On 2020/01/10 one of our backend databases was unavailable for approx. 10 minutes due to elevated unintentional denial of service levels of API traffic from a single customer. Our SRE team identified the issue at 2020/01/09 23:51 UTC, at 2020/01/10 00:06 UTC the problem caused the affected database to become unavailable. Our incident response team resolved the issue at 2020/01/10 00:16 UTC.

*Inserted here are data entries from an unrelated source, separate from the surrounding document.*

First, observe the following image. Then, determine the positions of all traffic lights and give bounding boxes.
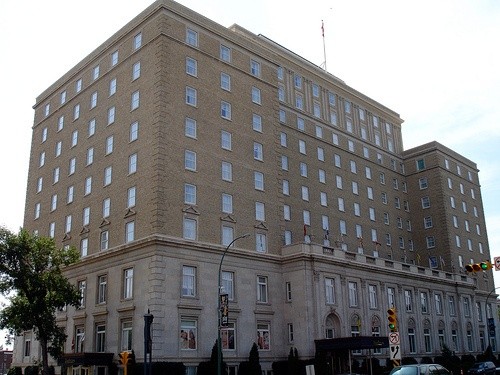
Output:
[118,351,126,368]
[387,308,397,333]
[465,261,492,273]
[126,352,133,366]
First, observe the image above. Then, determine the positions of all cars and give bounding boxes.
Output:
[471,361,500,375]
[388,364,455,375]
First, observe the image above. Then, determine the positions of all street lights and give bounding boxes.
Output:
[485,287,500,347]
[217,233,252,375]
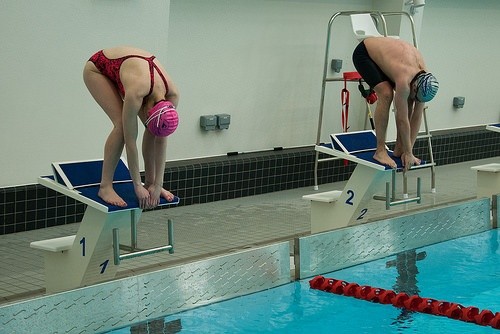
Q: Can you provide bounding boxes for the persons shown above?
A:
[83,45,179,210]
[352,36,439,175]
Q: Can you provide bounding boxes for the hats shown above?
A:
[146,101,179,137]
[414,72,439,102]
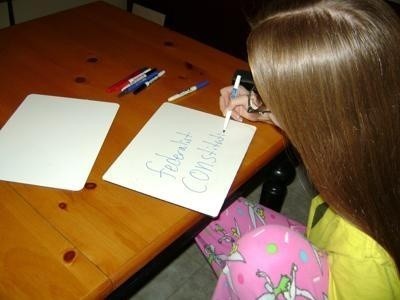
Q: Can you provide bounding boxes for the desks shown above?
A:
[0,0,315,299]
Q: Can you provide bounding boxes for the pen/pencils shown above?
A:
[106,66,167,98]
[167,79,209,102]
[222,75,242,133]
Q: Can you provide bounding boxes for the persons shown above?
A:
[195,0,400,300]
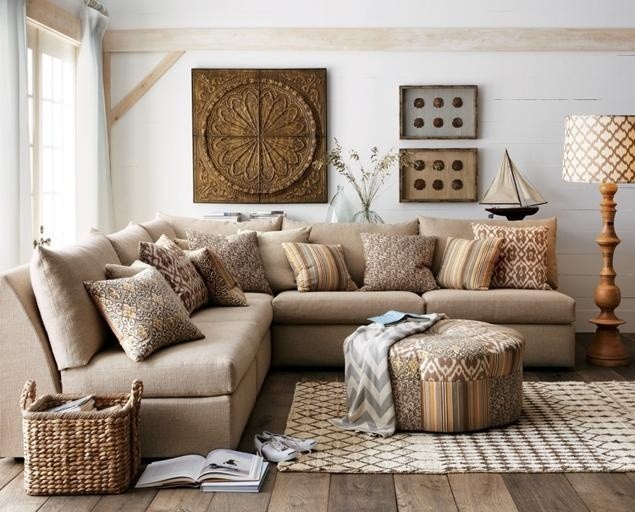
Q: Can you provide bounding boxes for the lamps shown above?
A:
[562,114,635,367]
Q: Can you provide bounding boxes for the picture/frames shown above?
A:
[399,85,478,140]
[399,148,478,203]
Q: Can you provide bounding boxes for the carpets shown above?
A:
[276,379,635,474]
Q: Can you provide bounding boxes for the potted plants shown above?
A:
[312,137,422,224]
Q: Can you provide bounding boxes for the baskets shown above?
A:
[20,377,144,498]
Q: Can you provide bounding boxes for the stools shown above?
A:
[357,318,526,434]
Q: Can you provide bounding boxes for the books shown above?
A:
[367,308,430,327]
[134,448,265,485]
[199,459,272,494]
[48,394,122,414]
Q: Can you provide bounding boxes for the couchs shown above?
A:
[1,265,574,464]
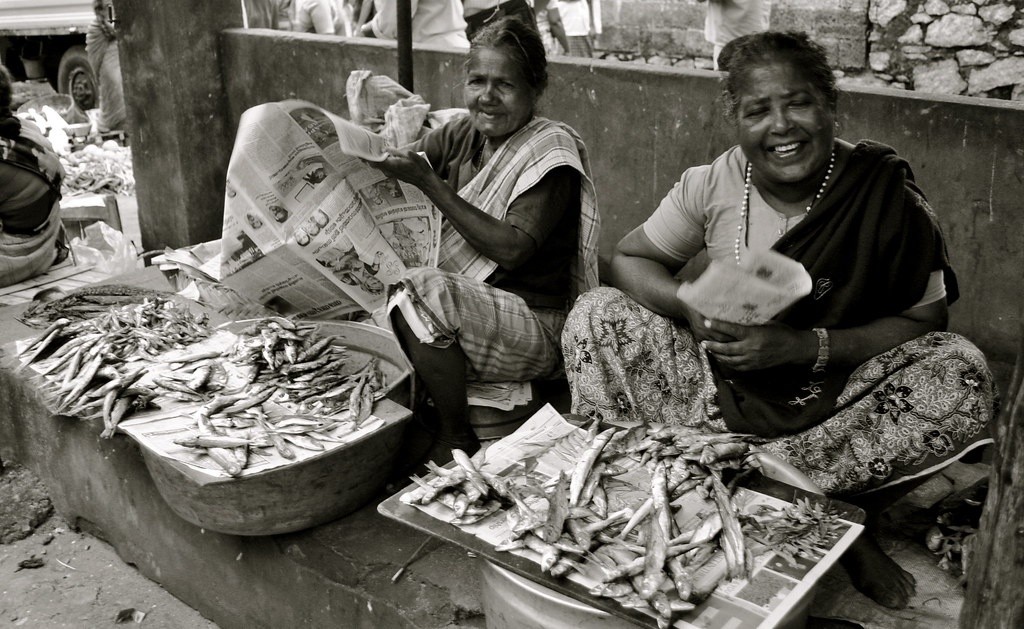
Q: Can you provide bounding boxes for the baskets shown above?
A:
[17,93,75,123]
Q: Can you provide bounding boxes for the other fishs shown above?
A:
[410,407,784,629]
[52,142,136,198]
[17,298,389,477]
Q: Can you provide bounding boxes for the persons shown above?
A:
[367,14,601,472]
[246,213,263,229]
[316,234,385,295]
[294,211,329,246]
[268,205,288,223]
[360,178,403,205]
[86,0,126,132]
[0,61,67,287]
[561,32,1000,607]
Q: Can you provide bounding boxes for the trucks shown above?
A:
[0,2,101,113]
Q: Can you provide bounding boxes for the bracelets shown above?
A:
[812,328,831,373]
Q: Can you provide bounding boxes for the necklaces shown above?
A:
[734,147,835,267]
[476,140,488,172]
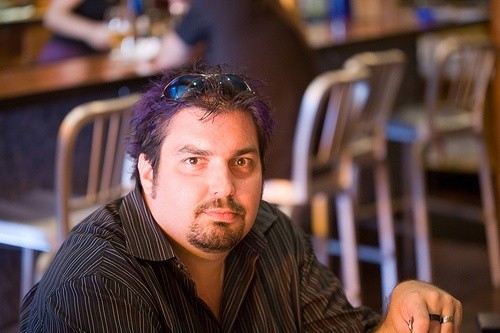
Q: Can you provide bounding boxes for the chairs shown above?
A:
[0,92,145,312]
[260,47,406,313]
[368,34,500,287]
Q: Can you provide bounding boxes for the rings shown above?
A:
[442,315,454,323]
[429,313,443,324]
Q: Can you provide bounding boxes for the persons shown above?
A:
[18,58,463,333]
[34,0,329,181]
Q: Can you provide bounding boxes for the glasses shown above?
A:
[159,73,256,104]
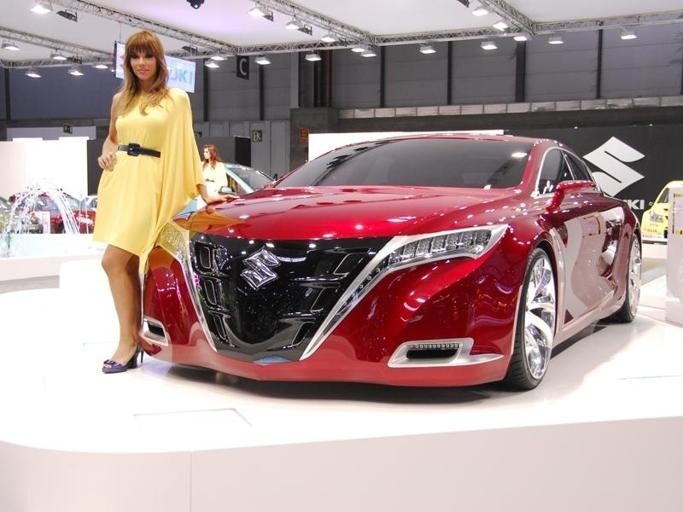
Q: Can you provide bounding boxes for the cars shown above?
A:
[637,179,683,243]
[0,187,99,233]
[221,161,277,200]
[131,126,645,396]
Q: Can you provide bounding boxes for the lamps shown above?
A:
[418,45,437,55]
[28,2,52,15]
[620,28,638,41]
[350,45,377,59]
[492,21,509,33]
[547,34,565,46]
[285,20,313,39]
[2,42,21,54]
[56,9,78,24]
[92,63,109,72]
[68,67,84,77]
[49,54,69,62]
[304,53,322,62]
[320,34,340,44]
[479,40,498,52]
[25,72,41,77]
[254,55,271,66]
[203,54,225,70]
[471,6,490,17]
[511,34,529,42]
[247,6,274,25]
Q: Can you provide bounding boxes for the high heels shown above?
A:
[102,344,144,373]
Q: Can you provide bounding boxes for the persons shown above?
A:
[195,145,228,208]
[89,31,236,374]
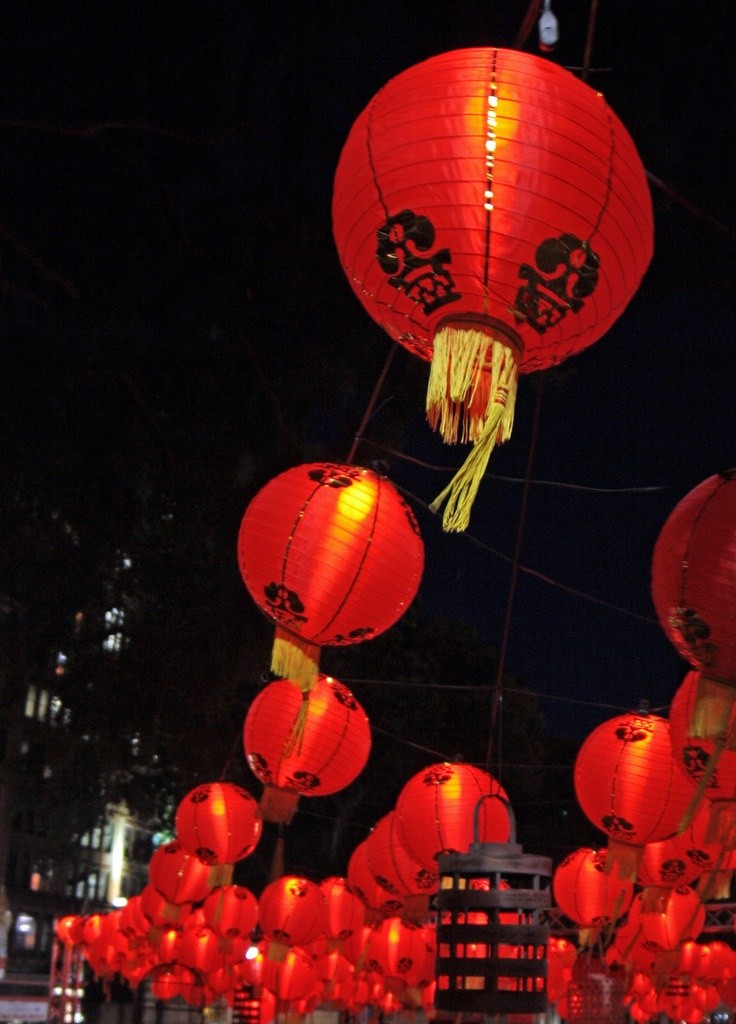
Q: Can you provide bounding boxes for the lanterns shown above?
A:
[234,462,425,757]
[242,672,373,823]
[396,761,513,877]
[368,809,439,925]
[652,467,735,836]
[175,782,262,927]
[572,712,707,882]
[669,672,736,850]
[333,46,654,531]
[59,841,734,1024]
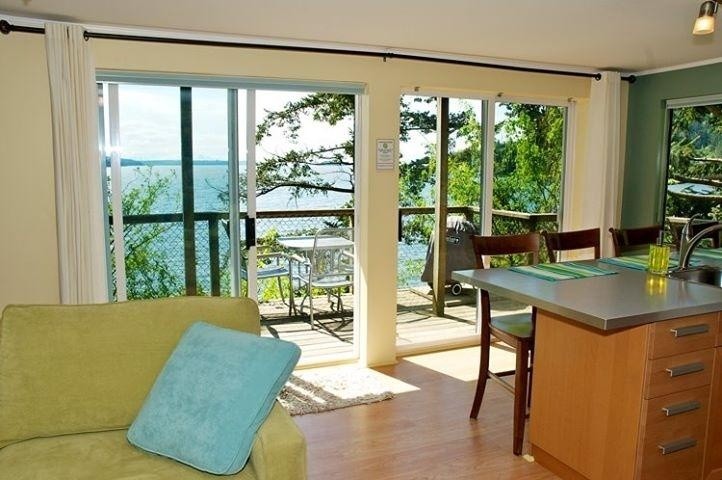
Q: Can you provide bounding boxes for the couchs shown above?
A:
[1,298,308,480]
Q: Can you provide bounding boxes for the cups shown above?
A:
[648,244,670,275]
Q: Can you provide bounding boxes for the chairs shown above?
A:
[469,231,542,454]
[542,229,600,263]
[610,226,666,257]
[221,216,354,331]
[669,220,720,251]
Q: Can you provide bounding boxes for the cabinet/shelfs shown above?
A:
[637,311,721,480]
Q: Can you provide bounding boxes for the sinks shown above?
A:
[670,265,722,287]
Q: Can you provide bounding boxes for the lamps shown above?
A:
[691,1,721,36]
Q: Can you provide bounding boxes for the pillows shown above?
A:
[125,321,302,476]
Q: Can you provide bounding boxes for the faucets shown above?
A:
[678,213,722,269]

This period of downtime impacted customers with a workspace on the affected backend database (roughly 1/6 of our users). The downtime caused a delay in inbound API call processing and outbound message sending. All delayed processing was completed successfully once the downtime was resolved. No customer data was lost.

Root Cause

Abnormally elevated rates of API calls resulted in a single backend database locking up from resource exhaustion.

Resolution and Recovery

Our team simultaneously deployed a hotfix that disabled API access for the account causing the denial of service and restored the backend database that had locked up. Once the database was online and servicing requests the downtime was resolved.

Corrective and Preventative Measures

Our team has been in communication with the customer that caused this downtime and we're working directly with them to improve their integration with Customer.io. Additionally our team is exploring avenues to put safeguards in place to prevent a re-occurrence of this issue.

Posted Jan 10, 2020 - 22:11 UTC

Resolved
This incident has been resolved.
Posted Jan 10, 2020 - 00:16 UTC